General information
- Type: Paraglider
- National origin: Italy
- Manufacturer: Paradelta Parma
- Status: In production (2016)

History
- Manufactured: early 2000s-present
- Variant: Paradelta BiBreak

= Paradelta Break =

Italian paraglider

The Paradelta Break is an Italian single-place paraglider that was designed and produced by Paradelta Parma of Parma. It remained in production in 2016.

==Design and development==
The Break was designed as a beginner glider. The models are each named for their approximate wing area in square metres.

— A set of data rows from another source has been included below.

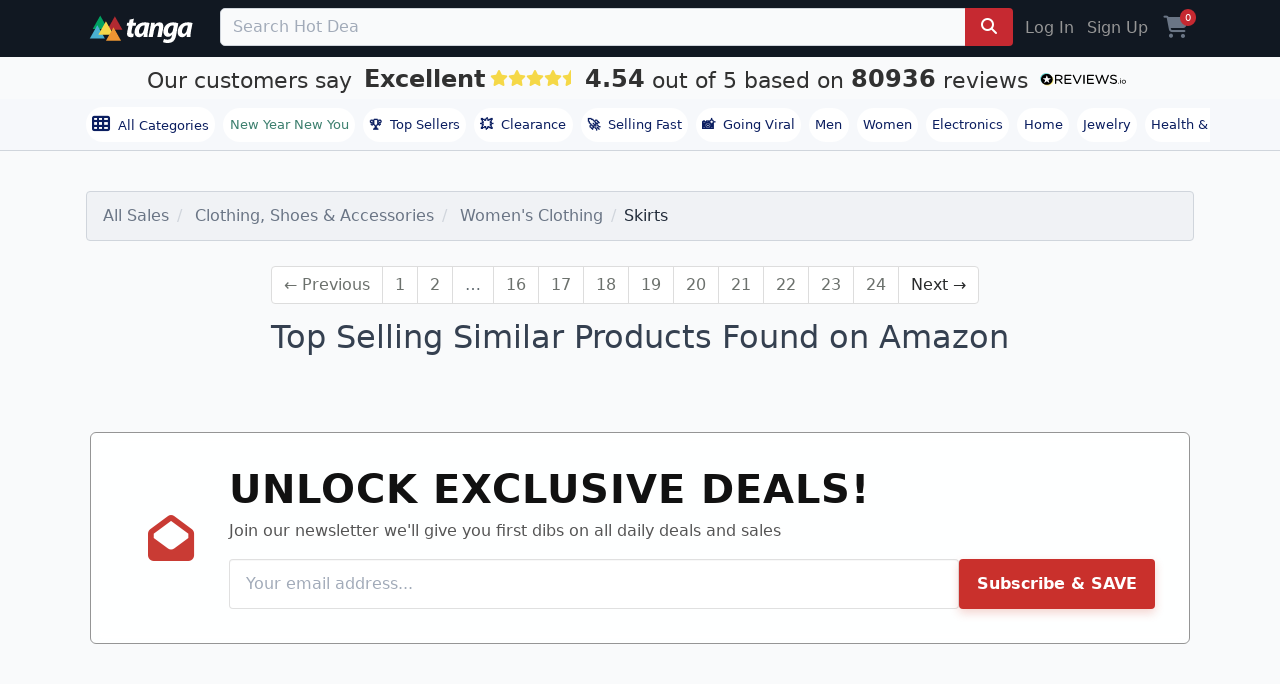

--- FILE ---
content_type: text/html
request_url: https://api.intentiq.com/profiles_engine/ProfilesEngineServlet?at=39&mi=10&dpi=936734067&pt=17&dpn=1&iiqidtype=2&iiqpcid=5ff7deb8-9a77-4a1f-a7dd-b1be4b282569&iiqpciddate=1768733034336&pcid=de2371a1-6347-40f1-a89f-2615963a6e11&idtype=3&gdpr=0&japs=false&jaesc=0&jafc=0&jaensc=0&jsver=0.33&testGroup=A&source=pbjs&ABTestingConfigurationSource=group&abtg=A&vrref=https%3A%2F%2Fwww.tanga.com
body_size: 56
content:
{"abPercentage":97,"adt":1,"ct":2,"isOptedOut":false,"data":{"eids":[]},"dbsaved":"false","ls":true,"cttl":86400000,"abTestUuid":"g_7255b733-fc7e-4538-be69-170d88d88a41","tc":9,"sid":1926589602}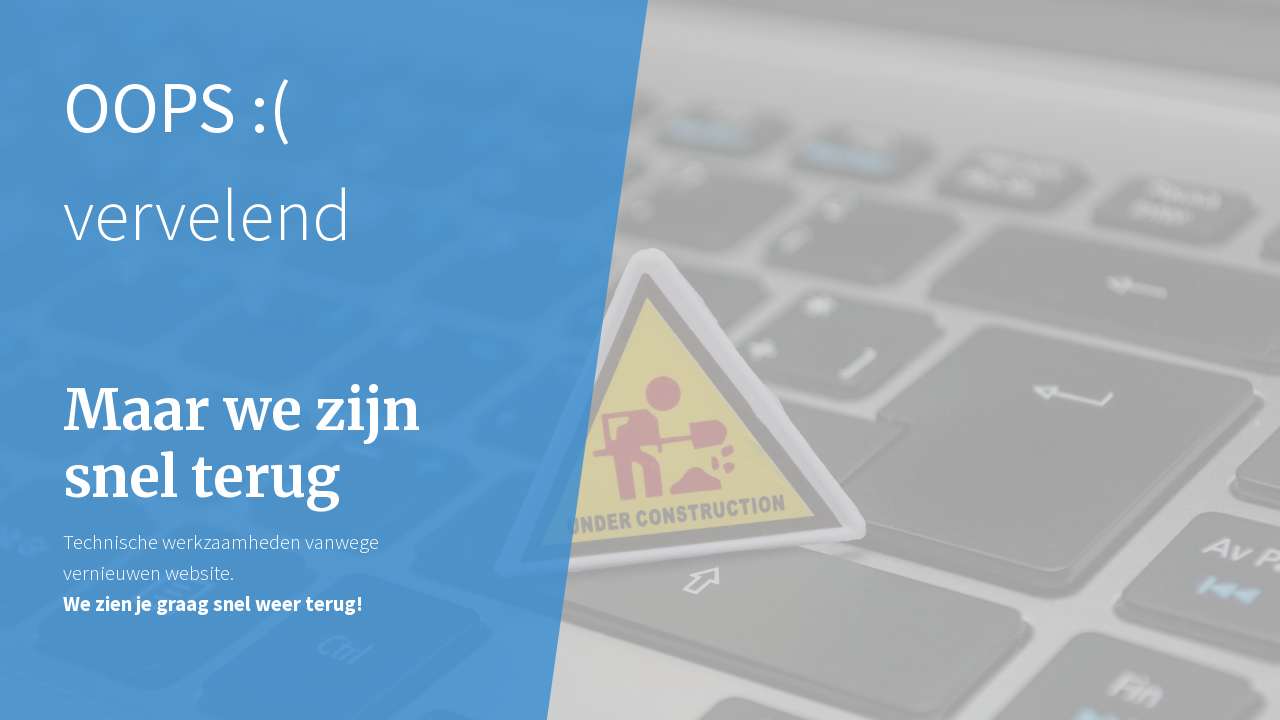

--- FILE ---
content_type: text/html
request_url: https://www.winkelabc.nl/
body_size: 531
content:
<!DOCTYPE html>
<html lang="nl">

  <head>

    <meta charset="utf-8">
    <meta name="viewport" content="width=device-width, initial-scale=1, shrink-to-fit=no">
    <meta name="description" content="">
    <meta name="author" content="">

    <title>We zijn snel terug | winkelabc.nl</title>

    <!-- Bootstrap core CSS -->
    <link href="vendor/bootstrap/css/bootstrap.min.css" rel="stylesheet">

    <!-- Custom fonts for this template -->
    <link href="https://fonts.googleapis.com/css?family=Source+Sans+Pro:200,200i,300,300i,400,400i,600,600i,700,700i,900,900i" rel="stylesheet">
    <link href="https://fonts.googleapis.com/css?family=Merriweather:300,300i,400,400i,700,700i,900,900i" rel="stylesheet">
    <link href="vendor/font-awesome/css/font-awesome.min.css" rel="stylesheet">

    <!-- Custom styles for this template -->
    <link href="css/coming-soon.min.css" rel="stylesheet">

  </head>

  <body>

    <div class="overlay"></div>
	<div class="bg"></div>
	
    <div class="masthead">
      <div class="masthead-bg"></div>
      <div class="container h-100">
        <div class="row h-100">
          <div class="col-12 my-auto">
            <div class="masthead-content text-white py-5 py-md-0">
              <span class="mb-3"><b>OOPS :(</b><br/>vervelend<br/><br/></span>
              <h1 class="mb-3">Maar we zijn snel terug</h1>
              <p class="mb-5">Technische werkzaamheden vanwege vernieuwen website.<br/>
                <strong>We zien je graag snel weer terug!</strong></p>
            </div>
          </div>
        </div>
      </div>
    </div>

    <!-- Bootstrap core JavaScript -->
    <script src="vendor/jquery/jquery.min.js"></script>
    <script src="vendor/bootstrap/js/bootstrap.bundle.min.js"></script>

    <!-- Custom scripts for this template -->
    <script src="js/coming-soon.min.js"></script>

  </body>

</html>


--- FILE ---
content_type: text/css
request_url: https://www.winkelabc.nl/css/coming-soon.min.css
body_size: 770
content:
html{height:100%}h1,h2,h3,h4,h5,h6{font-family:Merriweather;font-weight:700}body{height:100%;min-height:35rem;position:relative;font-family:'Source Sans Pro';font-weight:300}video{position:fixed;top:50%;left:50%;min-width:100%;min-height:100%;width:auto;height:auto;transform:translateX(-50%) translateY(-50%);z-index:0}@media (pointer:coarse) and (hover:none){body{background:url(../img/bg-mobile-fallback.jpg) #002e66 no-repeat center center scroll;background-position:cover}body video{display:none}}.overlay{position:absolute;top:0;left:0;height:100%;width:100%;background-color:#ccc;opacity:.8;z-index:1}.masthead{position:relative;overflow:hidden;padding-bottom:3rem;z-index:2}.masthead .masthead-bg{position:absolute;top:0;bottom:0;right:0;left:0;width:100%;min-height:35rem;height:100%;background-color:rgba(55, 141, 211,.8);transform:skewY(4deg);transform-origin:bottom right}.masthead .masthead-content h1{font-size:2.5rem} span{font-size:4.5rem} .masthead .masthead-content p{font-size:1.2rem}.masthead .masthead-content p strong{font-weight:700}.masthead .masthead-content .input-group-newsletter input{font-size:1rem;padding:1rem}.masthead .masthead-content .input-group-newsletter button{font-size:.8rem;font-weight:700;text-transform:uppercase;letter-spacing:1px;padding:1rem}@media (min-width:768px){.masthead{height:100%;min-height:0;width:40.5rem;padding-bottom:0}.masthead .masthead-bg{min-height:0;transform:skewX(-8deg);transform-origin:top right}.masthead .masthead-content{padding-left:3rem;padding-right:10rem}.masthead .masthead-content h1{font-size:3.5rem}.masthead .masthead-content p{font-size:1.3rem}}.social-icons{position:absolute;margin-bottom:2rem;width:100%;z-index:2}.social-icons ul{margin-top:2rem;width:100%;text-align:center}.social-icons ul>li{margin-left:1rem;margin-right:1rem;display:inline-block}.social-icons ul>li>a{display:block;color:#fff;background-color:rgba(124, 255, 250,.8);border-radius:100%;font-size:2rem;line-height:4rem;height:4rem;width:4rem}@media (min-width:768px){.social-icons{margin:0;position:absolute;right:2.5rem;bottom:2rem;width:auto}.social-icons ul{margin-top:0;width:auto}.social-icons ul>li{display:block;margin-left:0;margin-right:0;margin-bottom:2rem}.social-icons ul>li:last-child{margin-bottom:0}.social-icons ul>li>a{transition:all .2s ease-in-out;font-size:2rem;line-height:4rem;height:4rem;width:4rem}.social-icons ul>li>a:hover{background-color:#002e66}}.btn-secondary{background-color:#ccc;border-color:#effaf6}.btn-secondary:active,.btn-secondary:focus,.btn-secondary:hover{background-color:#ba7c37!important;border-color:#ba7c37!important}.input{font-weight:300!important}.bg{
	position:absolute;
	top:0;
	left:0;
	width:100%;
	height:100%;
	background-size:cover;
	background-image:url(../img/bg.jpg);
}
}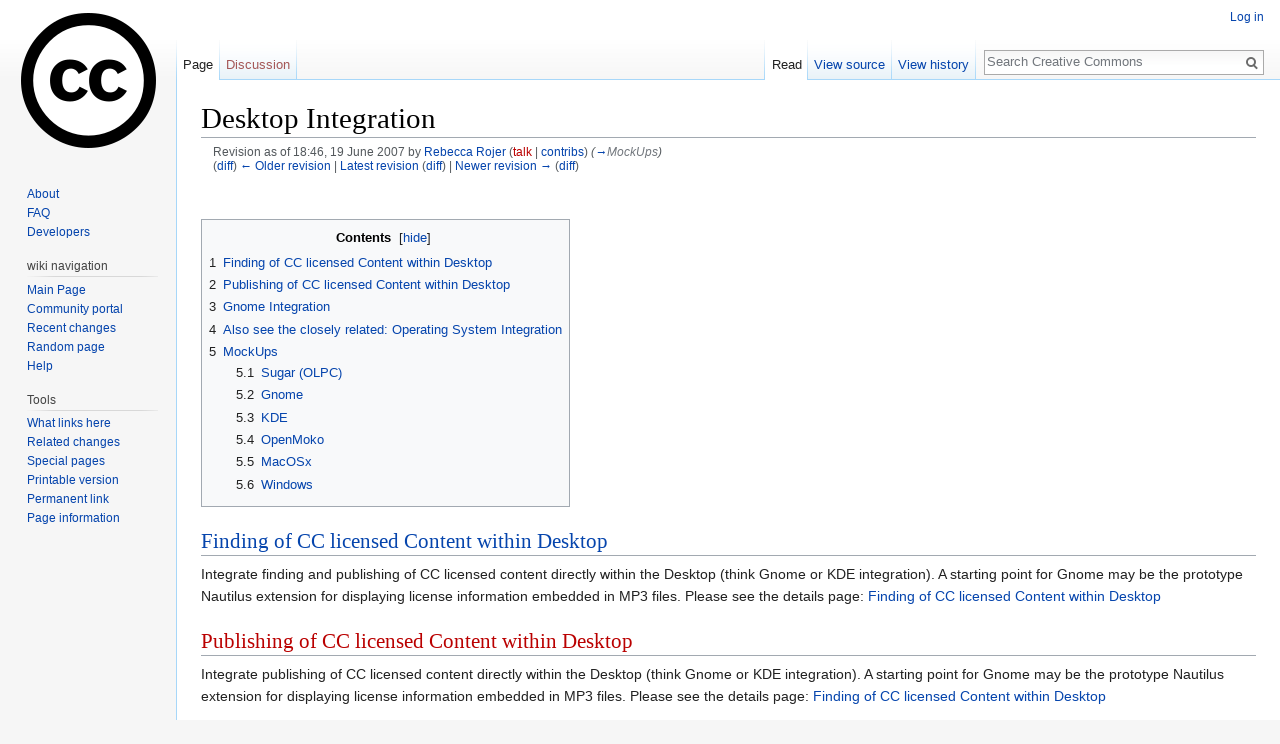

--- FILE ---
content_type: text/css; charset=utf-8
request_url: https://wiki.creativecommons.org/load.php?debug=false&lang=en&modules=site.styles&only=styles&skin=vector
body_size: -156
content:
.floatleft{float:left;margin-right:10px}.floatright{float:right;margin-left:10px}.containerBox,.exploreBox{overflow:auto}.printfooter{display:none }.jurImage img{border:1px solid #c0c0c0}li.jurList{display:inline-block}
/* Cached 20260117011325 */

The glider design was developed into the two-place Paradelta BiBreak.

==Variants==
- Break 22
Extra small-sized model for lighter pilots. Its 12.0 m span wing has a wing area of 22.0 m2 and 35 cells. The pilot weight range is 50 to 80 kg.
- Break 24
Small-sized model for lighter pilots. Its 12.0 m span wing has a wing area of 24.0 m2 and 35 cells. The pilot weight range is 60 to 90 kg.
- Break 26
Mid-sized model for medium-weight pilots. Its 12.8 m span wing has a wing area of 26.5 m2 and 35 cells. The pilot weight range is 80 to 110 kg.
- Break 28
Large-sized model for heavier pilots. Its 14.3 m span wing has a wing area of 28.0 m2 and 35 cells. The pilot weight range is 100 to 120 kg.